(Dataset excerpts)
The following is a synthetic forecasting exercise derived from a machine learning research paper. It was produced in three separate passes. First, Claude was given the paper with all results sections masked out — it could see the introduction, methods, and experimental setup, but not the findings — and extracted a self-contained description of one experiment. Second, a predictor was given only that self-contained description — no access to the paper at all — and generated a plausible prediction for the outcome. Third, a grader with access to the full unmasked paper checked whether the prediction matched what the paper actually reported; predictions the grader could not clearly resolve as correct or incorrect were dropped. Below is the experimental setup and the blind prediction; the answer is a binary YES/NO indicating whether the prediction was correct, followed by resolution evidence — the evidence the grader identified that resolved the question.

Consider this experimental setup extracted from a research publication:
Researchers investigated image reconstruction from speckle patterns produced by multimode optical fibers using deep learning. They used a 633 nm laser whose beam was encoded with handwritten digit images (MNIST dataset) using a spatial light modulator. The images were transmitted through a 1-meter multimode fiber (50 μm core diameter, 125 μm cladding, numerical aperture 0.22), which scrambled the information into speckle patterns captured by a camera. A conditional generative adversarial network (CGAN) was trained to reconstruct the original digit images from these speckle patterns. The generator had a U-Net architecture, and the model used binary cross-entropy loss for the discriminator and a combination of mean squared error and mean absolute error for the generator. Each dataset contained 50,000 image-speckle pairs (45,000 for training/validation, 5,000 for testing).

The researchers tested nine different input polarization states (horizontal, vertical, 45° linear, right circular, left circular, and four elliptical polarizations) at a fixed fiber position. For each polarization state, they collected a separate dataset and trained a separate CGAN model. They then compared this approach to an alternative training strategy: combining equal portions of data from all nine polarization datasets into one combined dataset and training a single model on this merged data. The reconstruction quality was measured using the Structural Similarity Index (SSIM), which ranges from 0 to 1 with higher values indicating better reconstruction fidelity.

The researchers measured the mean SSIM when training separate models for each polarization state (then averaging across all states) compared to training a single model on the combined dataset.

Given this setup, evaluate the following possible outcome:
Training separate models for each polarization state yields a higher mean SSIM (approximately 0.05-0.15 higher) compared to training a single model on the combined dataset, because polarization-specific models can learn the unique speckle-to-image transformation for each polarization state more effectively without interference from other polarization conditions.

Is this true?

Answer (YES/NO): YES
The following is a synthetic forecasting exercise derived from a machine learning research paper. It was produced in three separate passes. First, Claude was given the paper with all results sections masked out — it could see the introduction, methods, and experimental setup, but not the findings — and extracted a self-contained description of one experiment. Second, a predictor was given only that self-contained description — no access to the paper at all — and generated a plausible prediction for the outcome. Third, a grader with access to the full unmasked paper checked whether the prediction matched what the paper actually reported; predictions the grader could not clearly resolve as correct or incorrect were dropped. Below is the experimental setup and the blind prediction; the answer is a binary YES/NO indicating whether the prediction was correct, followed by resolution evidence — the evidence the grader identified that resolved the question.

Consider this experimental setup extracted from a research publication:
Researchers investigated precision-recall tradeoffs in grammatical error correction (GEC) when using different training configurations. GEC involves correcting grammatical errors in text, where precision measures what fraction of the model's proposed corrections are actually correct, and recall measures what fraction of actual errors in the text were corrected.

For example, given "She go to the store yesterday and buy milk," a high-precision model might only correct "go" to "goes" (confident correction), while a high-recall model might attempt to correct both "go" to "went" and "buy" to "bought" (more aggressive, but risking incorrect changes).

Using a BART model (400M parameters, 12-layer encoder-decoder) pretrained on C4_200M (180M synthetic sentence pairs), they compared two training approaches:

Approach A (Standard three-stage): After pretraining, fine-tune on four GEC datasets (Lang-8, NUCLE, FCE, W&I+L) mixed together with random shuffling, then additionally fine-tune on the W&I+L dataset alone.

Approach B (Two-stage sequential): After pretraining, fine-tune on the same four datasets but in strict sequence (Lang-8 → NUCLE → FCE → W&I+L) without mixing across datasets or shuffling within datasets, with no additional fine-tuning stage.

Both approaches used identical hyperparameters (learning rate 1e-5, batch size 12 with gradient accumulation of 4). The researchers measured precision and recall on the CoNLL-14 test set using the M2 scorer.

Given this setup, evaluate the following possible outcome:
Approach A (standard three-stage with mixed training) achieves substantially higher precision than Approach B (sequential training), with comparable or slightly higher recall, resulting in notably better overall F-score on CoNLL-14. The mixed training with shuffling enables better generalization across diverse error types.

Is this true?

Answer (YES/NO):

Task directions ▸
What is needed is an exact copy of every entry.

Written response ▸
The following is a synthetic forecasting exercise derived from a machine learning research paper. It was produced in three separate passes. First, Claude was given the paper with all results sections masked out — it could see the introduction, methods, and experimental setup, but not the findings — and extracted a self-contained description of one experiment. Second, a predictor was given only that self-contained description — no access to the paper at all — and generated a plausible prediction for the outcome. Third, a grader with access to the full unmasked paper checked whether the prediction matched what the paper actually reported; predictions the grader could not clearly resolve as correct or incorrect were dropped. Below is the experimental setup and the blind prediction; the answer is a binary YES/NO indicating whether the prediction was correct, followed by resolution evidence — the evidence the grader identified that resolved the question.

Consider this experimental setup extracted from a research publication:
Researchers investigated image reconstruction from speckle patterns produced by multimode optical fibers using deep learning. They used a 633 nm laser whose beam was encoded with handwritten digit images (MNIST dataset) using a spatial light modulator. The images were transmitted through a 1-meter multimode fiber (50 μm core diameter, 125 μm cladding, numerical aperture 0.22), which scrambled the information into speckle patterns captured by a camera. A conditional generative adversarial network (CGAN) was trained to reconstruct the original digit images from these speckle patterns. The generator had a U-Net architecture, and the model used binary cross-entropy loss for the discriminator and a combination of mean squared error and mean absolute error for the generator. Each dataset contained 50,000 image-speckle pairs (45,000 for training/validation, 5,000 for testing).

The researchers tested nine different input polarization states (horizontal, vertical, 45° linear, right circular, left circular, and four elliptical polarizations) at a fixed fiber position. For each polarization state, they collected a separate dataset and trained a separate CGAN model. They then compared this approach to an alternative training strategy: combining equal portions of data from all nine polarization datasets into one combined dataset and training a single model on this merged data. The reconstruction quality was measured using the Structural Similarity Index (SSIM), which ranges from 0 to 1 with higher values indicating better reconstruction fidelity.

The researchers measured the mean SSIM when training separate models for each polarization state (then averaging across all states) compared to training a single model on the combined dataset.

Given this setup, evaluate the following possible outcome:
Training separate models for each polarization state yields a higher mean SSIM (approximately 0.05-0.15 higher) compared to training a single model on the combined dataset, because polarization-specific models can learn the unique speckle-to-image transformation for each polarization state more effectively without interference from other polarization conditions.

Is this true?

Answer (YES/NO): YES
The following is a synthetic forecasting exercise derived from a machine learning research paper. It was produced in three separate passes. First, Claude was given the paper with all results sections masked out — it could see the introduction, methods, and experimental setup, but not the findings — and extracted a self-contained description of one experiment. Second, a predictor was given only that self-contained description — no access to the paper at all — and generated a plausible prediction for the outcome. Third, a grader with access to the full unmasked paper checked whether the prediction matched what the paper actually reported; predictions the grader could not clearly resolve as correct or incorrect were dropped. Below is the experimental setup and the blind prediction; the answer is a binary YES/NO indicating whether the prediction was correct, followed by resolution evidence — the evidence the grader identified that resolved the question.

Consider this experimental setup extracted from a research publication:
Researchers investigated precision-recall tradeoffs in grammatical error correction (GEC) when using different training configurations. GEC involves correcting grammatical errors in text, where precision measures what fraction of the model's proposed corrections are actually correct, and recall measures what fraction of actual errors in the text were corrected.

For example, given "She go to the store yesterday and buy milk," a high-precision model might only correct "go" to "goes" (confident correction), while a high-recall model might attempt to correct both "go" to "went" and "buy" to "bought" (more aggressive, but risking incorrect changes).

Using a BART model (400M parameters, 12-layer encoder-decoder) pretrained on C4_200M (180M synthetic sentence pairs), they compared two training approaches:

Approach A (Standard three-stage): After pretraining, fine-tune on four GEC datasets (Lang-8, NUCLE, FCE, W&I+L) mixed together with random shuffling, then additionally fine-tune on the W&I+L dataset alone.

Approach B (Two-stage sequential): After pretraining, fine-tune on the same four datasets but in strict sequence (Lang-8 → NUCLE → FCE → W&I+L) without mixing across datasets or shuffling within datasets, with no additional fine-tuning stage.

Both approaches used identical hyperparameters (learning rate 1e-5, batch size 12 with gradient accumulation of 4). The researchers measured precision and recall on the CoNLL-14 test set using the M2 scorer.

Given this setup, evaluate the following possible outcome:
Approach A (standard three-stage with mixed training) achieves substantially higher precision than Approach B (sequential training), with comparable or slightly higher recall, resulting in notably better overall F-score on CoNLL-14. The mixed training with shuffling enables better generalization across diverse error types.

Is this true?

Answer (YES/NO):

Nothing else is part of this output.